(Your assignment):
The expected result is the full set of records, copied precisely, with images dropped.

(Exercise data):
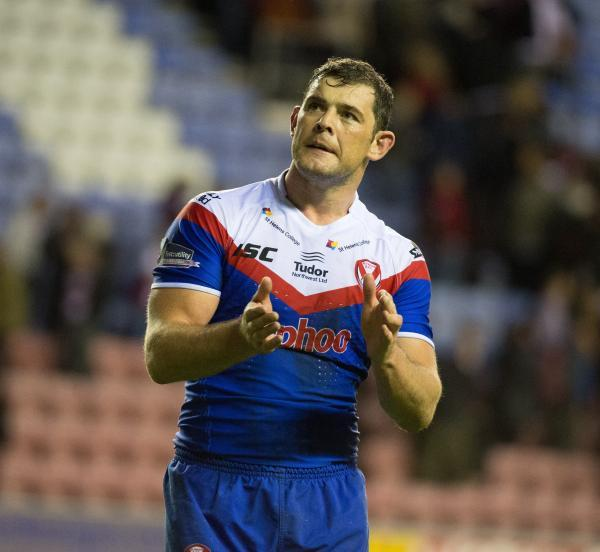 Saints hang on for a vital win against Wigan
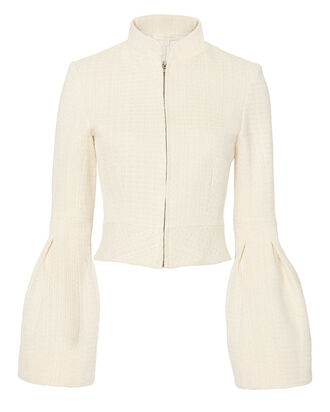 Bone Bell Sleeve Jacket, IVORY, hi-res
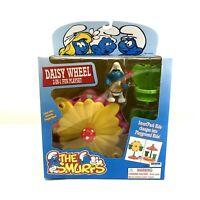 Vintage 1996 The Smurfs Daisy Wheel Play Set With SNAPPY FIGURE NEW
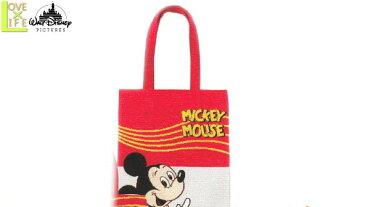 【ディズニーキャラクター】トートバッグ【レトロマウス】【ミッキーマウス】【ミッキー】【ディズニー】【カバン】【トート】【バッグ】【グッズ】【ピクニック】【かわいい】
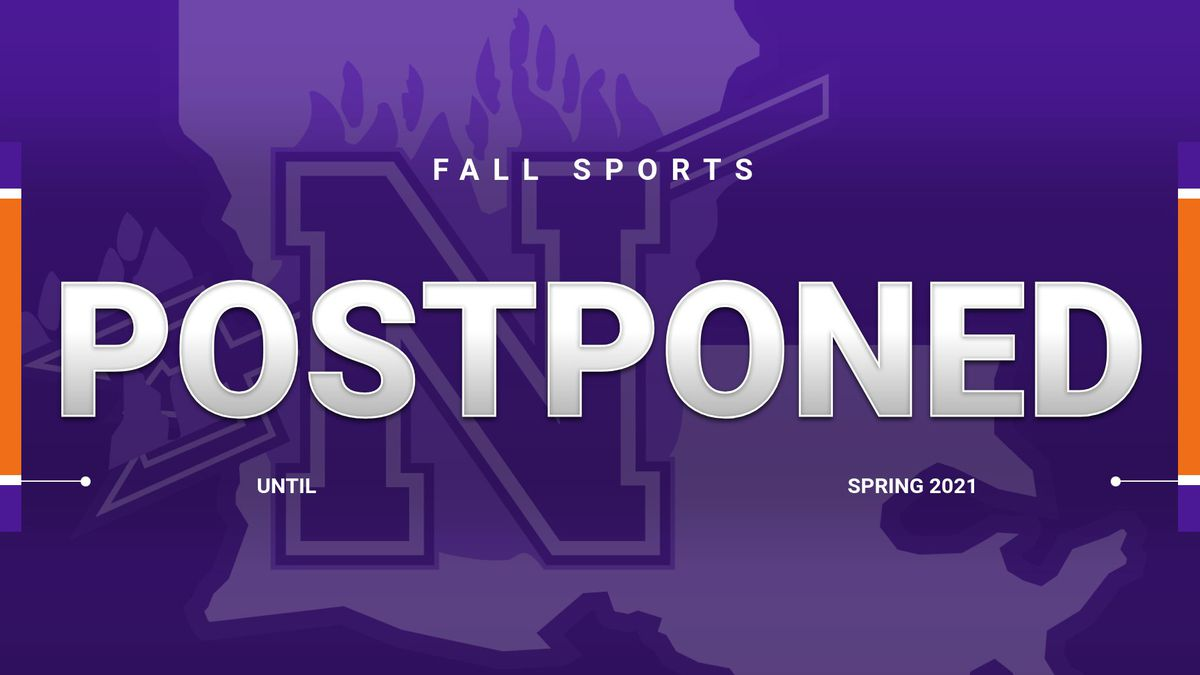 NSU Fall Sports Postponed Until Spring Semester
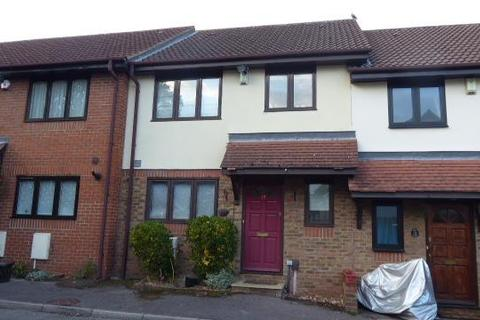 3 bedroom terraced house to rent - The Wickets, Maidenhead SL6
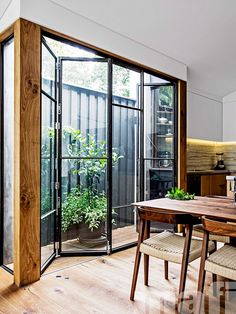 bifold door Projects | Blog of Mafi | MAFI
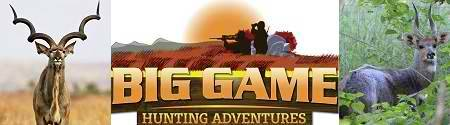 Helping Big Game Hunters experience adventures all over the world.
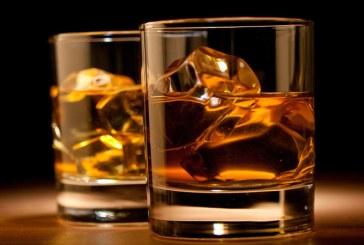 Brexitul ar pune in pericol exporturile de whisky ale Marii Britanii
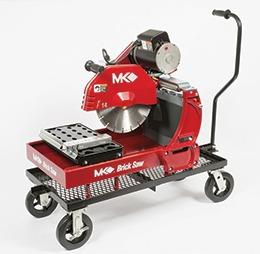MK-2000 Masonry Saws on the Roll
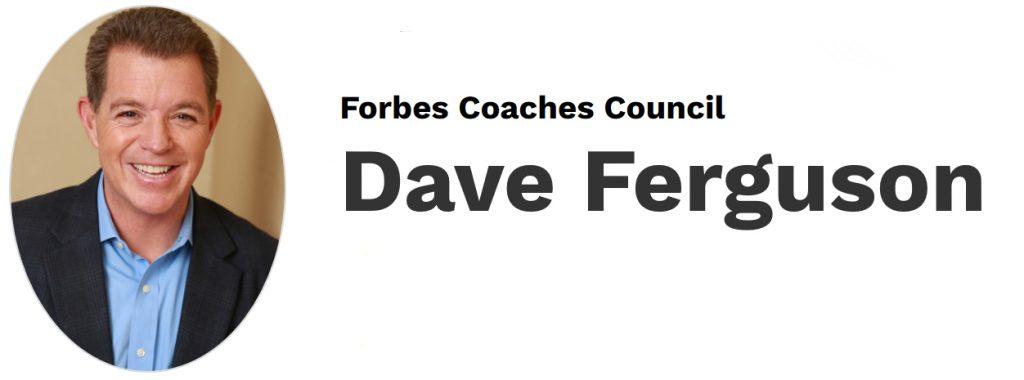 Dave_Ferguson-Forbes_Coaches_Council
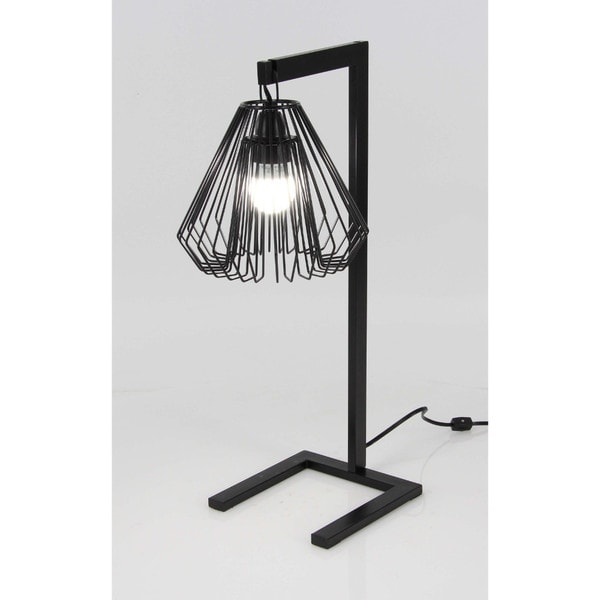Shop benzara black metal wire table lamp ships to canada benzara black metal wire table lamp greentooth Choice Image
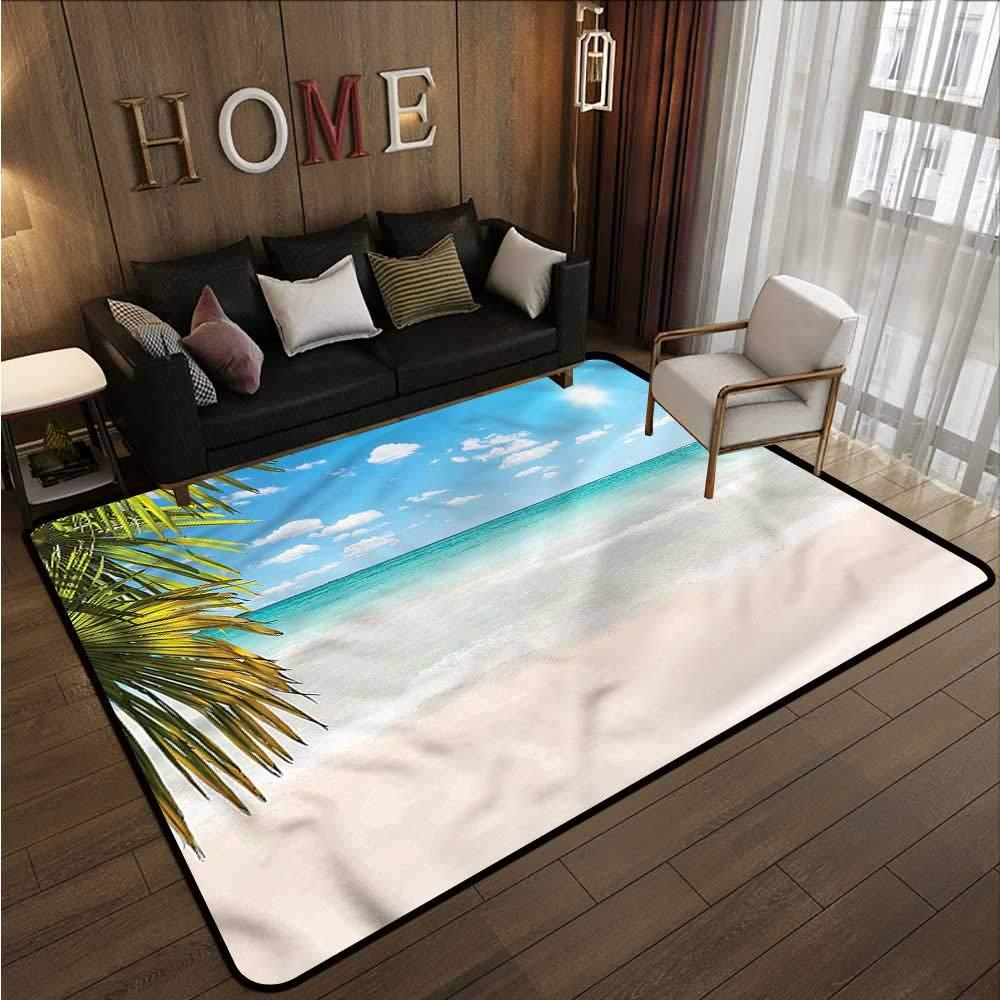 """Ocean,Anti-Slip Cooking Kitchen Carpets 80\""""x 120\"""" Caribbean Beach Clear Sea Non-Slip Area Rug Pad"""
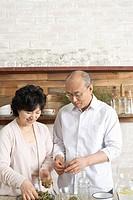 Senior Couple at the Kitchen,Korea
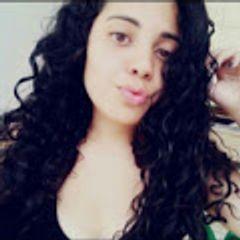 Scarlet Yasmin
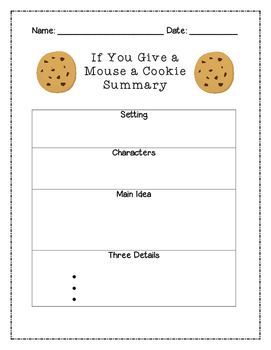 If You Give a Mouse a Cookie Summary Graphic Organizer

(Response area):
 Saints hang on for a vital win against Wigan
 Bone Bell Sleeve Jacket, IVORY, hi-res
 Vintage 1996 The Smurfs Daisy Wheel Play Set With SNAPPY FIGURE NEW
 【ディズニーキャラクター】トートバッグ【レトロマウス】【ミッキーマウス】【ミッキー】【ディズニー】【カバン】【トート】【バッグ】【グッズ】【ピクニック】【かわいい】
 NSU Fall Sports Postponed Until Spring Semester
 3 bedroom terraced house to rent - The Wickets, Maidenhead SL6
 bifold door Projects | Blog of Mafi | MAFI
 Helping Big Game Hunters experience adventures all over the world.
 Brexitul ar pune in pericol exporturile de whisky ale Marii Britanii
MK-2000 Masonry Saws on the Roll
 Dave_Ferguson-Forbes_Coaches_Council
Shop benzara black metal wire table lamp ships to canada benzara black metal wire table lamp greentooth Choice Image
 """Ocean,Anti-Slip Cooking Kitchen Carpets 80\""""x 120\"""" Caribbean Beach Clear Sea Non-Slip Area Rug Pad"""
 Senior Couple at the Kitchen,Korea
 Scarlet Yasmin
 If You Give a Mouse a Cookie Summary Graphic Organizer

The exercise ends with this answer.